Dans l'ouest de l'Ukraine, une jeunesse en quête d'exutoire
Au "People Place", un bar branché de Lviv, dans l'ouest de l'Ukraine, des jeunes sirotent un cocktail en terrasse ou se prélassent au son d'un DJ au sous-sol, tentés d'oublier la guerre le temps d'un samedi soir.
Cette ville située à 70 kilomètres de la frontière polonaise a été moins exposée aux bombes russes que d'autres, et ses habitants, de longue date ou récemment réfugiés, n'ont pas entendu de sirènes d'alerte depuis une dizaine de jours.
Goûtant ce répit et à la faveur de températures quasi estivales, les jeunes sont sortis nombreux ce week-end dans ses bars et restaurants, à la recherche d'un semblant de "normalité".

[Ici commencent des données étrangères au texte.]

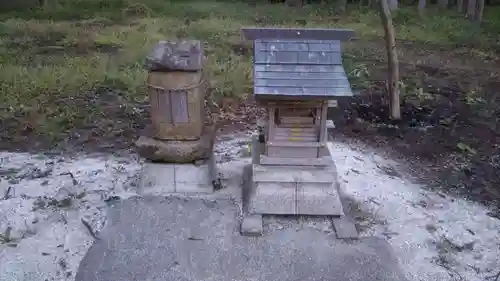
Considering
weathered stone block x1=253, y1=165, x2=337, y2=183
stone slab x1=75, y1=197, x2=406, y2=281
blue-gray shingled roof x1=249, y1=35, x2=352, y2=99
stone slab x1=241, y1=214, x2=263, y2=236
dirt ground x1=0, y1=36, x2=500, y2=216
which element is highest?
blue-gray shingled roof x1=249, y1=35, x2=352, y2=99

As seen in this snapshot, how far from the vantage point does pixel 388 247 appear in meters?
4.72

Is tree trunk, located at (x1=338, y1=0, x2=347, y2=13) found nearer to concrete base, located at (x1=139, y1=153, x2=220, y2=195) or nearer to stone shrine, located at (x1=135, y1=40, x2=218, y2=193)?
stone shrine, located at (x1=135, y1=40, x2=218, y2=193)

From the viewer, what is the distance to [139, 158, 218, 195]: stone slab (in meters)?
5.64

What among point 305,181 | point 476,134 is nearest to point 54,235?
point 305,181

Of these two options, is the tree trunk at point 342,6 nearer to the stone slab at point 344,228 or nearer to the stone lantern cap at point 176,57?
the stone lantern cap at point 176,57

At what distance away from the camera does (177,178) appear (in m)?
5.67

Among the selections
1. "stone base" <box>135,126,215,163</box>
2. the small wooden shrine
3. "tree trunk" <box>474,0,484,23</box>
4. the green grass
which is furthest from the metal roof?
"tree trunk" <box>474,0,484,23</box>

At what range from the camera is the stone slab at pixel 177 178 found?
5637 mm

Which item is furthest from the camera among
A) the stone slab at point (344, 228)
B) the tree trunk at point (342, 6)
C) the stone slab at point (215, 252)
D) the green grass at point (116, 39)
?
the tree trunk at point (342, 6)

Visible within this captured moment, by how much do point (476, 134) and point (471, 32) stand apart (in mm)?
8154

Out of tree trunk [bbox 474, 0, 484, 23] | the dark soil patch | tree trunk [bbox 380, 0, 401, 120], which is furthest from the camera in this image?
tree trunk [bbox 474, 0, 484, 23]

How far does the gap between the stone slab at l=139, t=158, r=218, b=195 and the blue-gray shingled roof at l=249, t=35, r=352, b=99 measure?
1.37 meters

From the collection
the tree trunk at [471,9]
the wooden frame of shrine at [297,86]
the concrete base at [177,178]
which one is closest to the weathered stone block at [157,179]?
the concrete base at [177,178]

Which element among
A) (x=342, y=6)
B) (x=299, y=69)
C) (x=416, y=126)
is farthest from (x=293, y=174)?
(x=342, y=6)
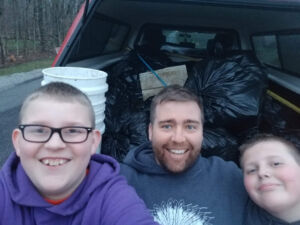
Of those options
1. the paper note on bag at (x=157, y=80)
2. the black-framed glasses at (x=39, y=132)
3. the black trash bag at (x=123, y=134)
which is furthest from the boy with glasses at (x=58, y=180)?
the paper note on bag at (x=157, y=80)

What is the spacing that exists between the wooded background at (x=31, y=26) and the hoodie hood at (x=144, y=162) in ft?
34.6

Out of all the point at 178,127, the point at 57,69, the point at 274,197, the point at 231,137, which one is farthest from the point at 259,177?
the point at 57,69

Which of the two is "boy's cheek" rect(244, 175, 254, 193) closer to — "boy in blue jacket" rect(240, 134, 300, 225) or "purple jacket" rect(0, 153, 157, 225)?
"boy in blue jacket" rect(240, 134, 300, 225)

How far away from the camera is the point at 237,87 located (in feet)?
8.20

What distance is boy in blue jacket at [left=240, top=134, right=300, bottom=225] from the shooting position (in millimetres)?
1351

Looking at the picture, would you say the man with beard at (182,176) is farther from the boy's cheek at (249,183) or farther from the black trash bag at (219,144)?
the black trash bag at (219,144)

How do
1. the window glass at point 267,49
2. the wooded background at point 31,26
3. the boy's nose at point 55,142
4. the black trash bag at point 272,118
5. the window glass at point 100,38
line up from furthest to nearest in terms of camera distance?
the wooded background at point 31,26 → the window glass at point 267,49 → the window glass at point 100,38 → the black trash bag at point 272,118 → the boy's nose at point 55,142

Attablé au "People Place" avec un verre de Spritz, Bohdan Charhoulenk, 25 ans, savoure le "calme" de Lviv, où il est arrivé il y a un mois après avoir vécu l'enfer des bombardements à Mikolaïv, près de la ligne de front, dans le Sud.
"C'est dur de vivre une vie normale quand on sait que nos amis sont en train de se battre contre l'agresseur russe", dit-il en tirant nerveusement sur une cigarette. "Mais c'est important de faire la fête. Ca permet de vider son esprit."

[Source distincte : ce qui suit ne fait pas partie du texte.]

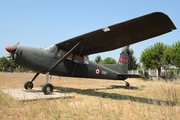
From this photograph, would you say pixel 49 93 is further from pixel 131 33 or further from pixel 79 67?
pixel 131 33

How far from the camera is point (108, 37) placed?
319 inches

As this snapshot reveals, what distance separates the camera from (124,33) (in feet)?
24.6

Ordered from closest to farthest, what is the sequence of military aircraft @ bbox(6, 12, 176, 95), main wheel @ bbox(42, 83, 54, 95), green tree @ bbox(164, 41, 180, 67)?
military aircraft @ bbox(6, 12, 176, 95), main wheel @ bbox(42, 83, 54, 95), green tree @ bbox(164, 41, 180, 67)

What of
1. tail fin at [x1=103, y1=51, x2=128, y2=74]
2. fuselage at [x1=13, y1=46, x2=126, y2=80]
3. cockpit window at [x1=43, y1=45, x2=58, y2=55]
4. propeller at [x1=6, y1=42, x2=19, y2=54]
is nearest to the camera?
propeller at [x1=6, y1=42, x2=19, y2=54]

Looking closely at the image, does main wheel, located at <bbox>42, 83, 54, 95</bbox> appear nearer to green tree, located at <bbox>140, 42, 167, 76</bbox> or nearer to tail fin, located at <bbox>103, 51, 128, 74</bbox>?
tail fin, located at <bbox>103, 51, 128, 74</bbox>

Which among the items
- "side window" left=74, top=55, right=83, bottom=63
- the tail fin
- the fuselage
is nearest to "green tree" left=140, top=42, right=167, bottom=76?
the tail fin

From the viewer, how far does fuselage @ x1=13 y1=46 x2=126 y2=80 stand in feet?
25.5

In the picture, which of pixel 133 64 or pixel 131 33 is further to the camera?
pixel 133 64

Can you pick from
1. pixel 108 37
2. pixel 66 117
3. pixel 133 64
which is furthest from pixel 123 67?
pixel 133 64

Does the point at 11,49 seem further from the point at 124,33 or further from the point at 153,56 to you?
the point at 153,56

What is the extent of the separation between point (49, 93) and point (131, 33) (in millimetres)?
4635

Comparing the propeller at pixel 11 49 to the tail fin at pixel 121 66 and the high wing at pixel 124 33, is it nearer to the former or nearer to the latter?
the high wing at pixel 124 33

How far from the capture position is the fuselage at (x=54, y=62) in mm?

Depuis son arrivée, il a retrouvé des connaissances venues de tout le pays et a passé plusieurs soirées avec eux, dans des maisons ou des appartements puisque la ville est toujours sous couvre-feu à partir de 23H00. "Une fois, j'ai même dansé sur de la techno..."
Assises un peu plus loin autour d'un bouquet de tulipes, Sofia Romanouik et Marta Iavorska, 24 ans, n'en sont pas encore là. La première, soigneusement maquillée et élégamment vêtue, raconte ne pas s'être lavée les cheveux pendant des jours au début de l'offensive russe, fin février, tellement elle était choquée.
"Les psychologues disent que les 21 premiers jours de guerre sont très durs à vivre et qu'après, on s'habitue", dit-elle, en expliquant être désormais à nouveau prête à profiter "des bonnes choses de la vie: un verre, un bon repas", mais pas encore à faire la fête.
- "Je n'y arrive pas" -
Tout juste rentrée de Varsovie, son amie Marta ajoute qu'en mars, voir des Polonais boire de l'alcool, alors proscrit en Ukraine, la dérangeait. Aujourd'hui, alors que la ville de Lviv ne maintient l'interdit que pour les boissons fortes, elle trinque avec Sofia. "On s'est habituées à la guerre, c'est terrible... Mais en même temps, il faut bien continuer à vivre."
Dima Dmitrenko, 25 ans, n'y "arrive pas". Arrivé de Karkiv, la grande ville de l'Est objet de féroces combats, il y a un mois, il est assis dans une chaise longue en terrasse. Loin de se décontracter, il travaille sur son ordinateur, "dans le domaine des cryptomonnaies", pour continuer à gagner sa vie.
"Plus rien n'est normal. Plus rien. C'est terrible", confie-t-il, se disant incapable de vivre sa jeunesse.
Il y a deux semaines, il s'est aventuré dans le sous-sol du bar, où un DJ mixe sous une boule à facettes. "J'ai vu une vraie fête comme il y en avait à Kharkiv avant la guerre, j'ai essayé de me relâcher, mais je n'ai pas réussi."
Oksana Gariacha, 29 ans, qui travaille comme "hôtesse" dans ce bar depuis qu'elle a fui Kiev, ne se sent pas non plus prête "à faire une vraie grosse fête, alors que des gens meurent".
Mais la danse manque cruellement à cette amateure de salsa. "J'espère qu'après la victoire, on dansera toutes les nuits jusqu'au petit matin!"